Linux – How to map existing LDAP users to users in a different LDAP server

authenticationldaplinux

We set up some Linux machines to use our company's LDAP server for authentication. We were then acquired by another company, and they want us to use their LDAP server and retire the old one. But the user names are not the same – the old names are now IDs. "asmith" might now be represented by "AS31328", and "asmith" doesn't appear anywhere in the record.

Is there a way I can configure the machine to allow the existing user names but map them to the correct user IDs in the new LDAP server? New users would have to use their ID instead of the old name, but existing users would still be able to use asmith/password and the mapping "asmith <-> AS31328" would point to the AS31328 user in LDAP.
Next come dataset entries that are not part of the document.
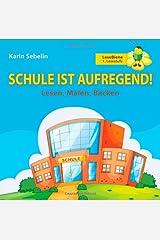 Schule Ist Aufregend! (German Edition) Paperback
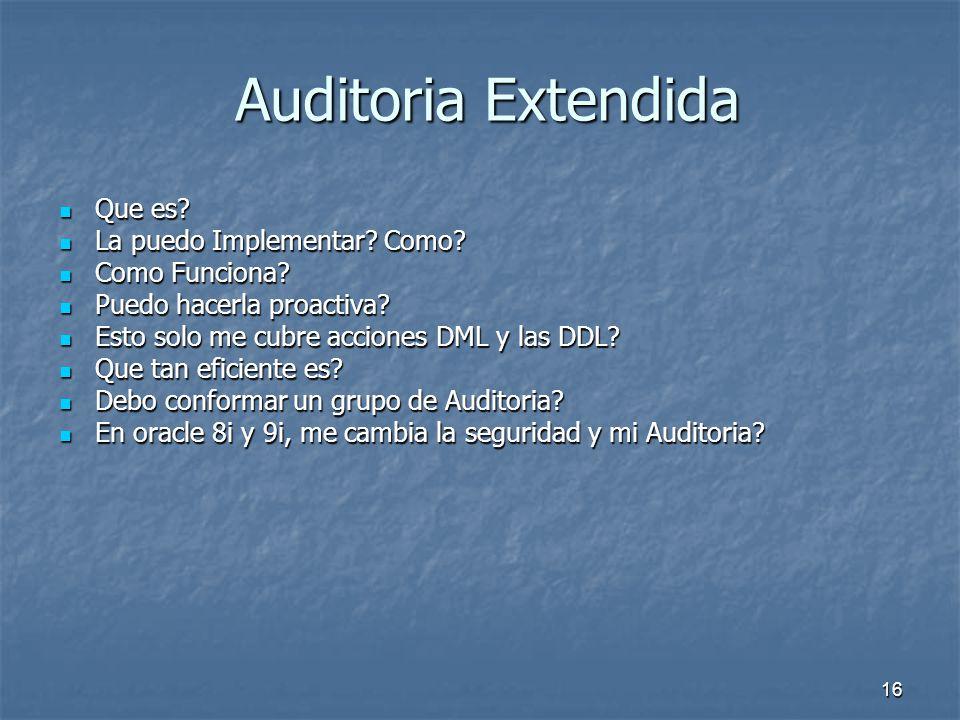 15 Auditoria Basica… Podemos configurar sobre 180 audit options Podemos configurar sobre 180 audit options tanto por éxito como por fallo (SUCCESSFUL/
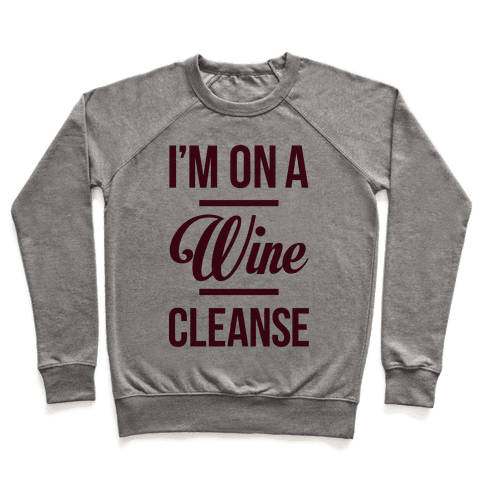 I'm On a Wine Cleanse Pullover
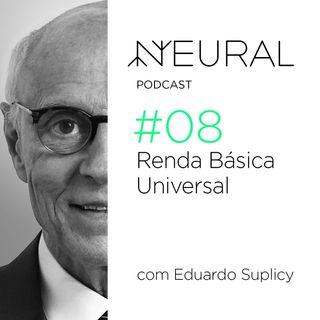 #8 Renda básica de cidadania com Eduardo Suplicy.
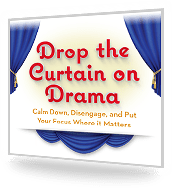 Drop the Curtain on Drama - Teleseminar Graphic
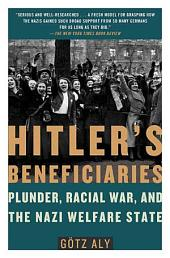 Hitler's Beneficiaries: Plunder, Racial War, and the Nazi Welfare State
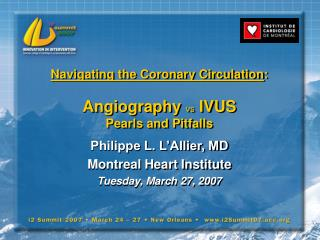 Navigating the Coronary Circulation : Angiography  vs  IVUS Pearls and Pitfalls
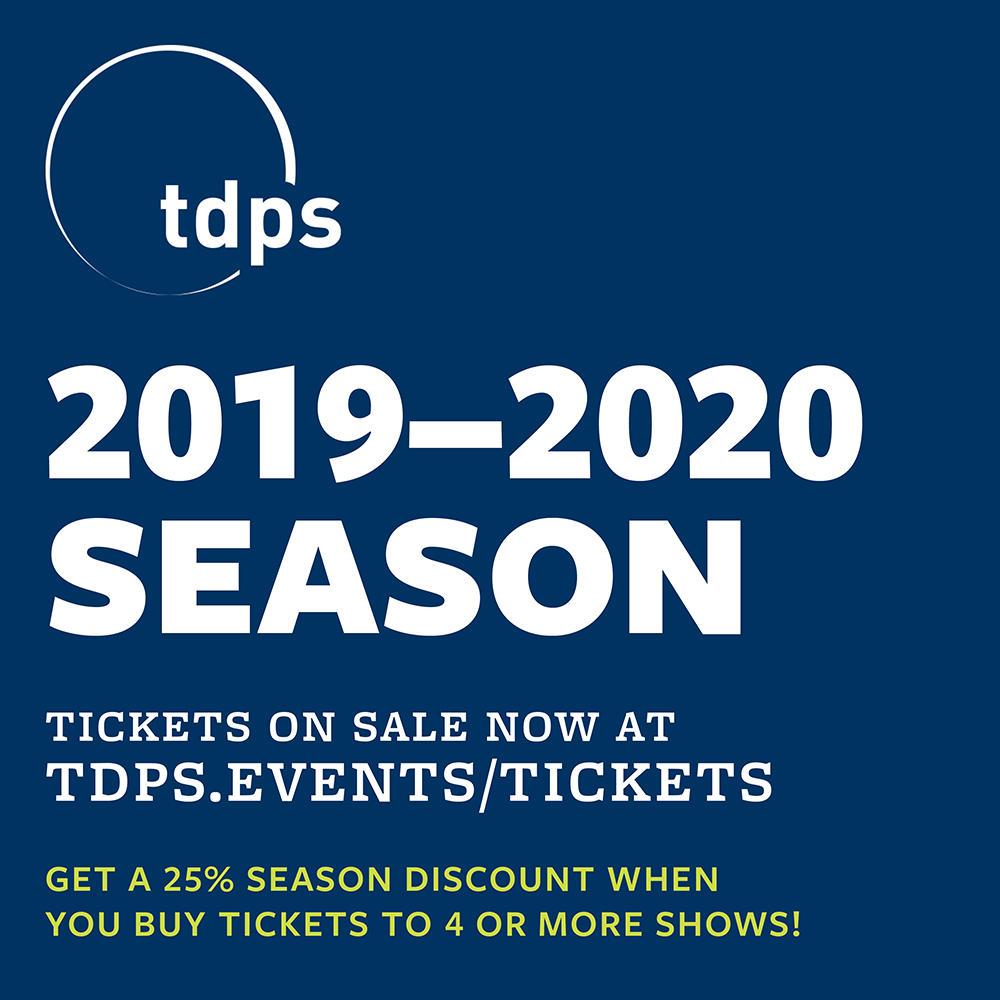 TDPS 2019–2020 Season Announcement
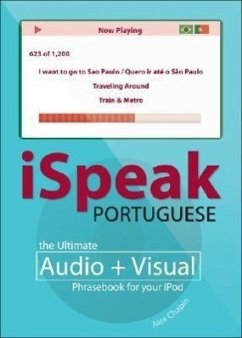 Ispeak Portuguese Phrasebook (MP3 CD + Guide): The Ultimate Audio + Visual Phrasebook for Your iPod [With Phrasebook] - Chapin, Alex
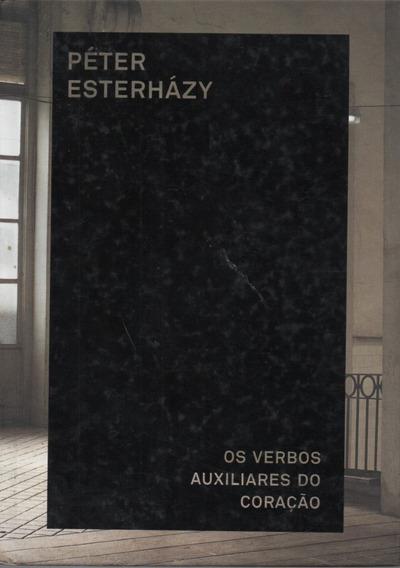 A105 - Os Verbos Auxiliares Do Coração - Peter Esterházy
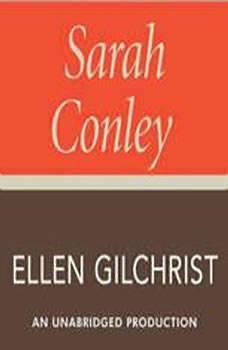 Sarah Conley, Ellen Gilchrist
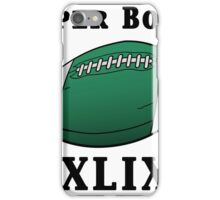 Super Bowl! iPhone Case/Skin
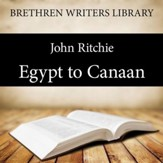 Egypt to Canaan - Unabridged Audiobook [Download]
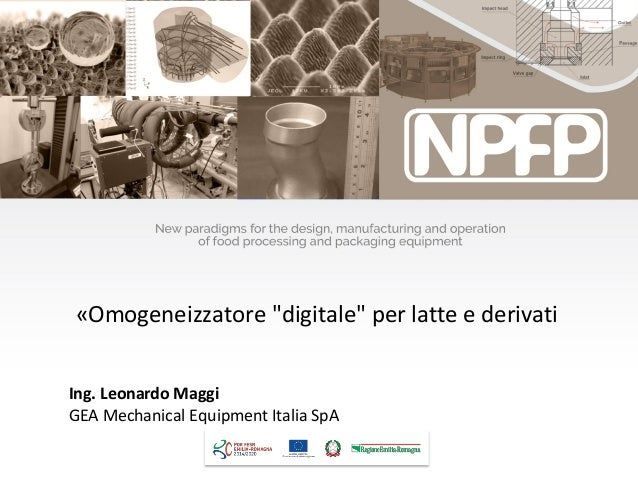 "«Omogeneizzatore ""digitale"" per latte e derivati Ing. Leonardo Maggi GEA Mechanical Equipment Italia SpA"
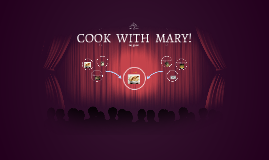 COOK  WITH  MARY!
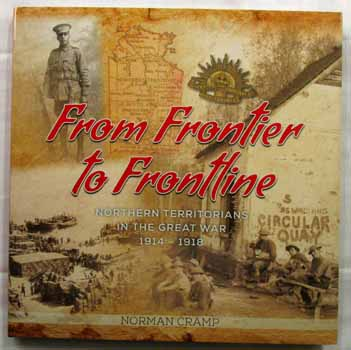 Image for From Frontier to Frontline.  Northern Territorians in the Great War 1914-1918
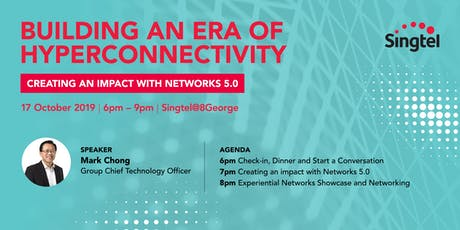 Building an era of Hyperconnectivity | Singtel Networks 5.0 tickets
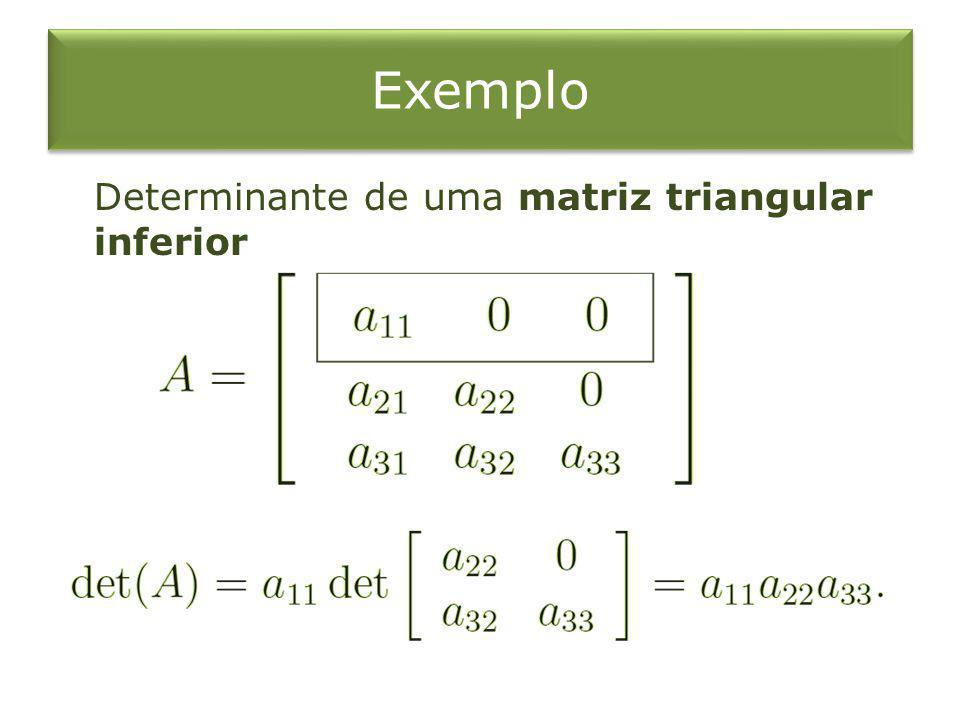 Exemplo Determinante de uma matriz triangular inferior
Alternatively, can I rename the existing accounts so that going forward, you'd have to log in using AS31328 instead of asmith but your existing files and permissions would remain?

Best Answer

You should really rename your accounts to conform to your new company's naming convention (whatever that may be). You can rename accounts on unix systems to your heart's content as long as the UID and GID NUMBERS do not change (the name is a convenient label - the numeric ID is what gets used for all internal checks).

Ideally you should migrate to using the new company's LDAP directory, and add the appropriate RFC 2307 attributes to the objects in that directory so your unix systems can authenticate against it.


In terms of migration and renaming, pam_ldap defaults to using the RFC 2307 compliant uid attribute for determining a user's login name.
As long as the UID attribute (and other relevant details like uidNumber and gidNumber match your old system's configuration you can switch to the new LDAP server no noticeable impact.

If the uid attribute is different in the new environment and cannot be changed you can extend your LDAP schema to include some other attribute (like cn) which does match the old login names and configure pam_ldap to use that attribute via the pam_login_attribute configuration directive.

If you go this route it is important that the entire merged company standardize on an attribute and naming scheme to use for Unix accounts. Having a mixed environment where some machines use uid, others use cn, and still others use unixUserName or some other custom attribute will just lead to headaches.